*** Records for the task ***
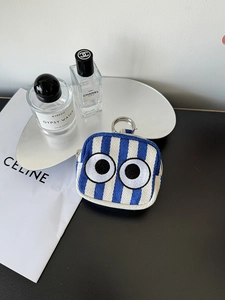 Mini blue striped coin pouch with embroidered big eyes, metal zipper, and keychain hook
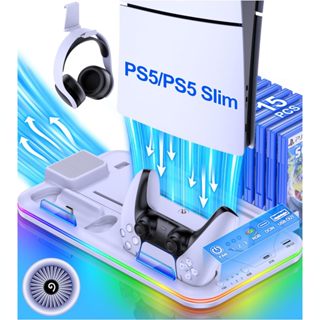 แท่นชาร์จ RGB PS5 Slim/PS5 Pro มัลติฟังก์ชั่นและสถานีทําความ…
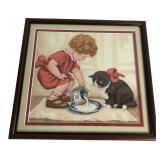 BS 2001 Framed Cross-Stitch Girl Feeding Cat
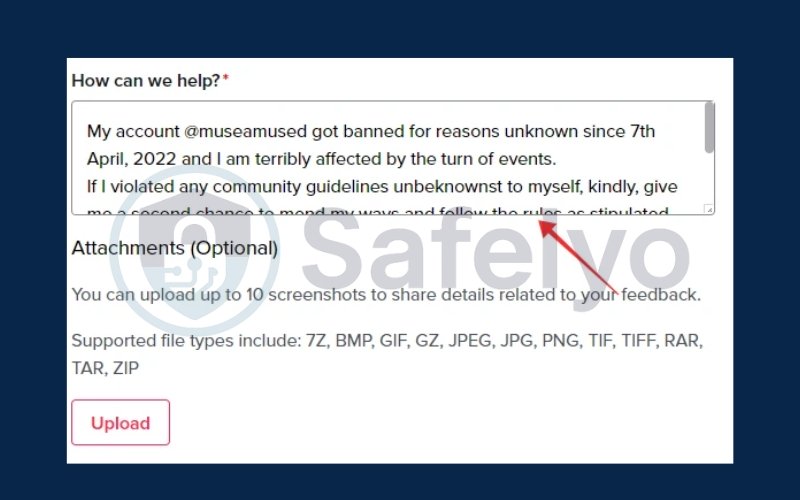 Under Tell us more select the option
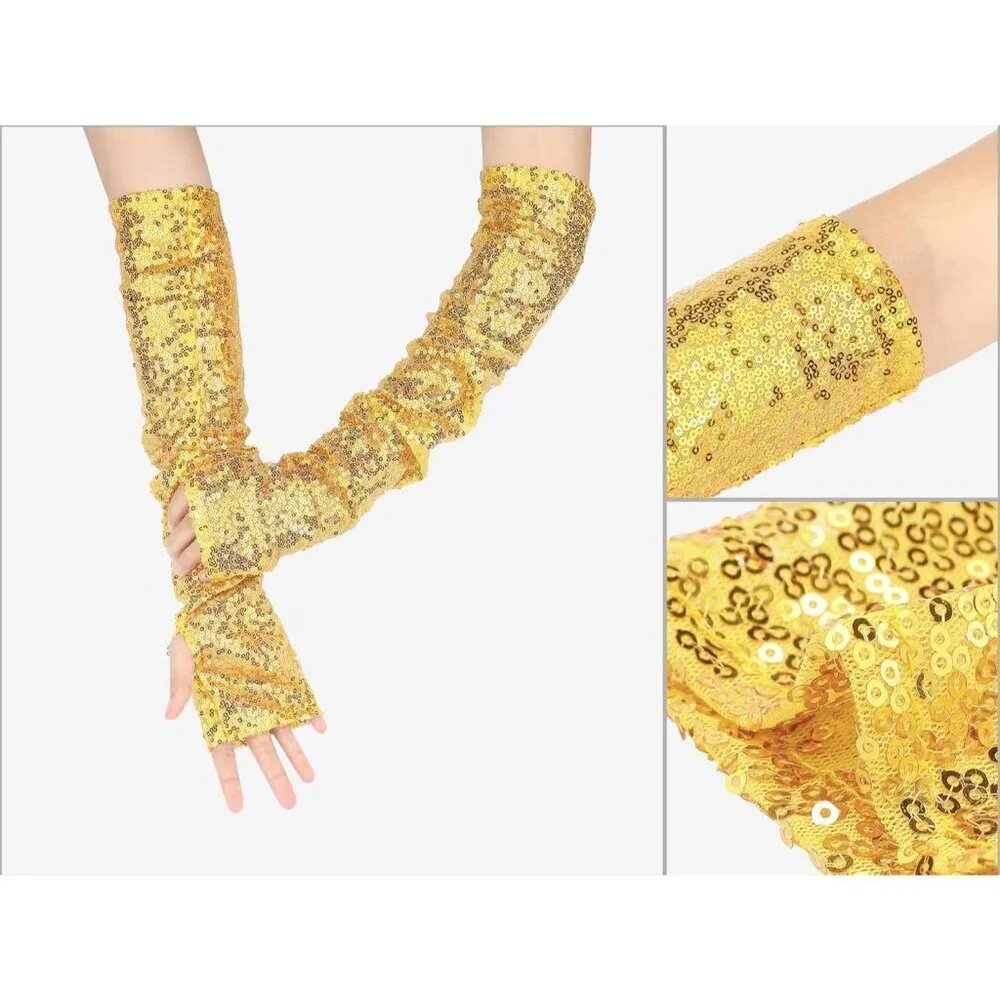 Women's Sequin Gold Sparkly Fingerless Long Arm Sleeve Warmers Gloves Party
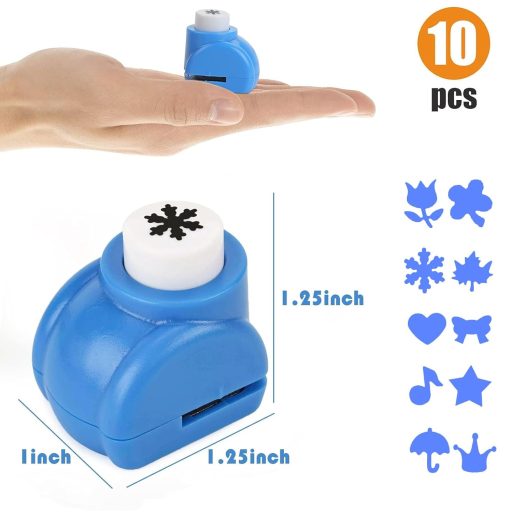 Set Perforatoare HAKACC pentru Hârtie - 10 Buc. Mini Perforatoare Decorative cu Modele pentru Scrapbooking, Multicolor, ABS & Aluminiu, Materiale pentru Hobby Creativ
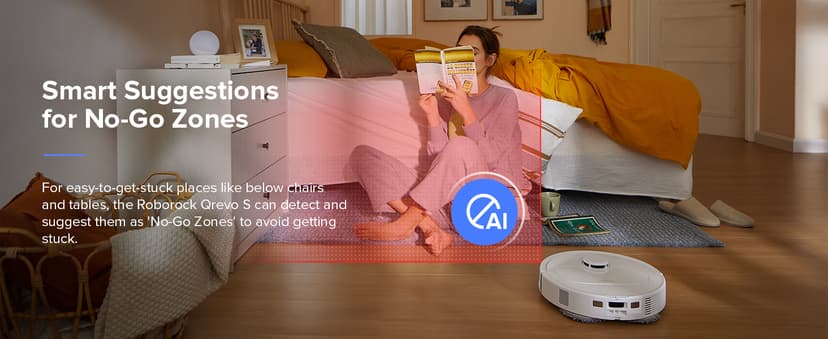 roborock Qrevo S Robot Vacuum and Mop, Self-Drying, Auto Mop Washing, 7000Pa Suction, Self-Emptying & Refilling, 10mm Mop Lifting, 200RPM Spinning Mops, Smart Obstacle Avoidance, White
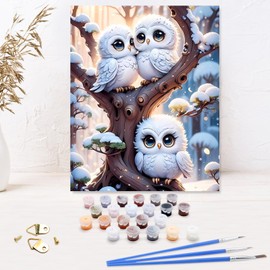 Paint by Numbers Children's Craft Set, DIY Painting by Numbers Adult Owls, DIY Animal Beginners, Hand Painted, Painting by Numbers Birds Animals, Numbers Crafts for Gifts and Home Decoration (40 x 50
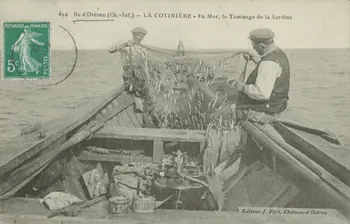 carte postale EN MER, LE TAMISAGE DE LA SARDINE Charente-Maritime 1913 010530  Photo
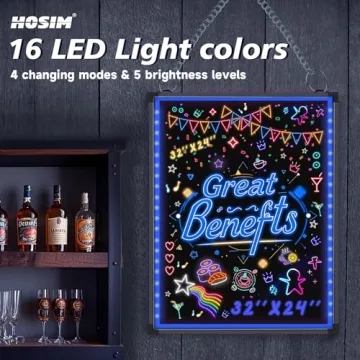 Hosim LED Writing Board for Creative Messages - 24x16 Inches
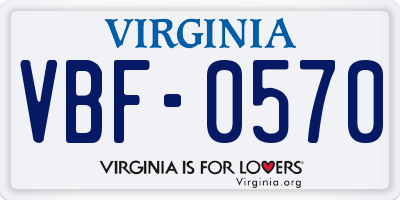 VA license plate VBF0570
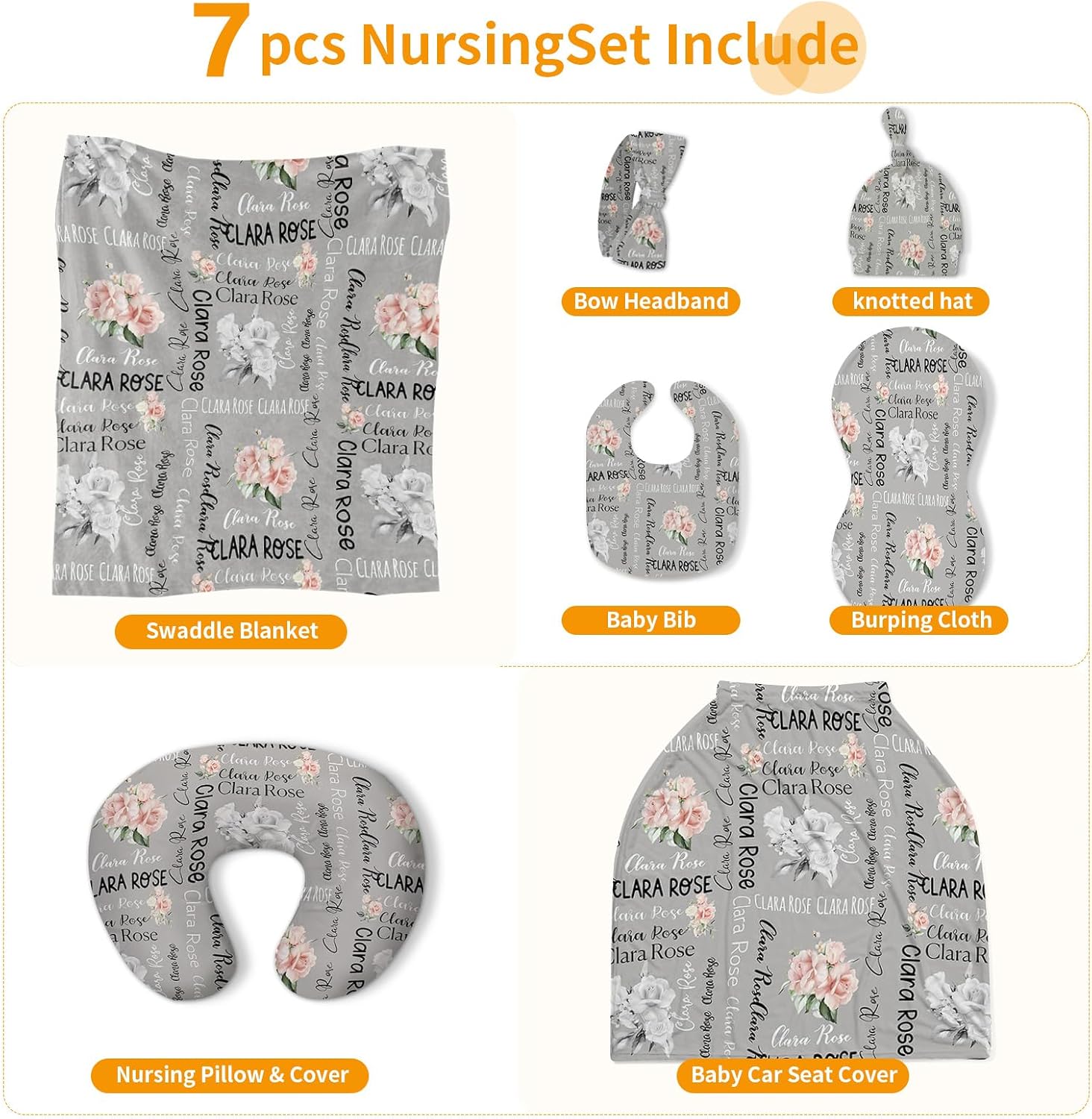 Custom Baby Nursing Swaddling Set: Personalized Custom Name Swaddle Blanket Car Seat Cover Bow Headband Hat Nursing Pillow for Infant Girl Boy Flowers Pattern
*** End of Records for the task ***
Task statement
Restate the listing word for word and drop the pictures.

Solution to the exercise
 Mini blue striped coin pouch with embroidered big eyes, metal zipper, and keychain hook
 แท่นชาร์จ RGB PS5 Slim/PS5 Pro มัลติฟังก์ชั่นและสถานีทําความ…
 BS 2001 Framed Cross-Stitch Girl Feeding Cat
 Under Tell us more select the option
 Women's Sequin Gold Sparkly Fingerless Long Arm Sleeve Warmers Gloves Party
 Set Perforatoare HAKACC pentru Hârtie - 10 Buc. Mini Perforatoare Decorative cu Modele pentru Scrapbooking, Multicolor, ABS & Aluminiu, Materiale pentru Hobby Creativ
 roborock Qrevo S Robot Vacuum and Mop, Self-Drying, Auto Mop Washing, 7000Pa Suction, Self-Emptying & Refilling, 10mm Mop Lifting, 200RPM Spinning Mops, Smart Obstacle Avoidance, White
 Paint by Numbers Children's Craft Set, DIY Painting by Numbers Adult Owls, DIY Animal Beginners, Hand Painted, Painting by Numbers Birds Animals, Numbers Crafts for Gifts and Home Decoration (40 x 50
 carte postale EN MER, LE TAMISAGE DE LA SARDINE Charente-Maritime 1913 010530  Photo
 Hosim LED Writing Board for Creative Messages - 24x16 Inches
 VA license plate VBF0570
 Custom Baby Nursing Swaddling Set: Personalized Custom Name Swaddle Blanket Car Seat Cover Bow Headband Hat Nursing Pillow for Infant Girl Boy Flowers Pattern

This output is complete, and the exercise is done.